-- start of RECORDS FOR PROCESSING --

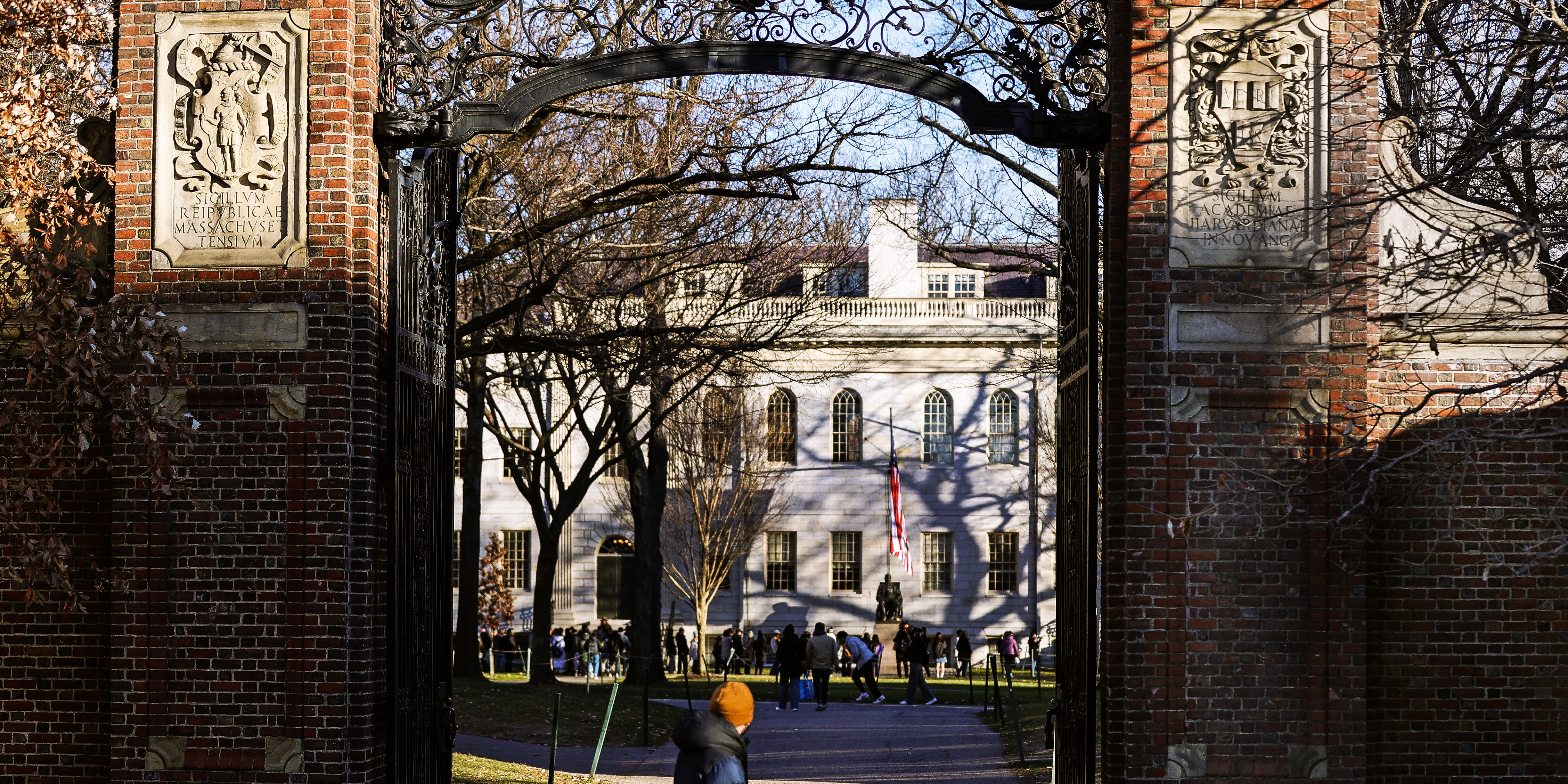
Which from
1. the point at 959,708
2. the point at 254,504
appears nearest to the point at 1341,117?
the point at 254,504

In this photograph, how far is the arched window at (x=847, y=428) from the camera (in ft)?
163

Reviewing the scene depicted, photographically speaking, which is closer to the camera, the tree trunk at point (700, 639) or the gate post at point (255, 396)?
the gate post at point (255, 396)

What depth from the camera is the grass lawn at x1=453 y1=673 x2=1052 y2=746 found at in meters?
18.6

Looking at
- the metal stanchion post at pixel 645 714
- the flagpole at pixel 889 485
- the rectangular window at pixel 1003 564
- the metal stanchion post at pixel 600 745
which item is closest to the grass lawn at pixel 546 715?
the metal stanchion post at pixel 645 714

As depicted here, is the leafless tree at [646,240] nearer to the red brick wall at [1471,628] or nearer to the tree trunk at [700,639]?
the red brick wall at [1471,628]

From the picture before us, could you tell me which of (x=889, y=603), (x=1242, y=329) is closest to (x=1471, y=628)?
(x=1242, y=329)

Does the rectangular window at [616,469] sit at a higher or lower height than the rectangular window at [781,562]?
higher

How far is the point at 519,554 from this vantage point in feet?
165

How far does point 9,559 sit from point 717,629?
1563 inches

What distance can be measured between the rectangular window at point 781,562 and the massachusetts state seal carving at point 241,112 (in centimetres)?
4053

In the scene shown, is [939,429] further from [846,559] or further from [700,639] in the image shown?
[700,639]

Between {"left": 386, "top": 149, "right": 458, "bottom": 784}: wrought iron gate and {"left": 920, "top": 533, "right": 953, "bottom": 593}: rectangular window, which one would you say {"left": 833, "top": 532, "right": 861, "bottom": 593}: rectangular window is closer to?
{"left": 920, "top": 533, "right": 953, "bottom": 593}: rectangular window

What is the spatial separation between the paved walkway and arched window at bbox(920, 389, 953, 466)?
26948 millimetres

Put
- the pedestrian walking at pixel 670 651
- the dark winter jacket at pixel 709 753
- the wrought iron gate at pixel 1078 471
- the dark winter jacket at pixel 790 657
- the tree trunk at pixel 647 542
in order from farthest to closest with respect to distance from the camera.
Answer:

-- end of RECORDS FOR PROCESSING --

### REQUEST
Reproduce verbatim every line of the records above, starting at the line containing "How far does" and continuing through the last line of the records.

### WRITTEN REPLY
How far does point 9,559 sit from point 717,629?
1563 inches

What distance can be measured between the rectangular window at point 781,562 and the massachusetts state seal carving at point 241,112 (in centimetres)?
4053

In the scene shown, is [939,429] further from [846,559] or further from [700,639] in the image shown?
[700,639]

Between {"left": 386, "top": 149, "right": 458, "bottom": 784}: wrought iron gate and {"left": 920, "top": 533, "right": 953, "bottom": 593}: rectangular window, which one would you say {"left": 833, "top": 532, "right": 861, "bottom": 593}: rectangular window is closer to?
{"left": 920, "top": 533, "right": 953, "bottom": 593}: rectangular window

What is the spatial separation between the paved walkway and arched window at bbox(920, 389, 953, 466)?
26948 millimetres

Put
- the pedestrian walking at pixel 670 651
- the dark winter jacket at pixel 709 753
- the wrought iron gate at pixel 1078 471
- the dark winter jacket at pixel 790 657
- the tree trunk at pixel 647 542
in order from farthest to closest with respect to distance from the camera.
Answer:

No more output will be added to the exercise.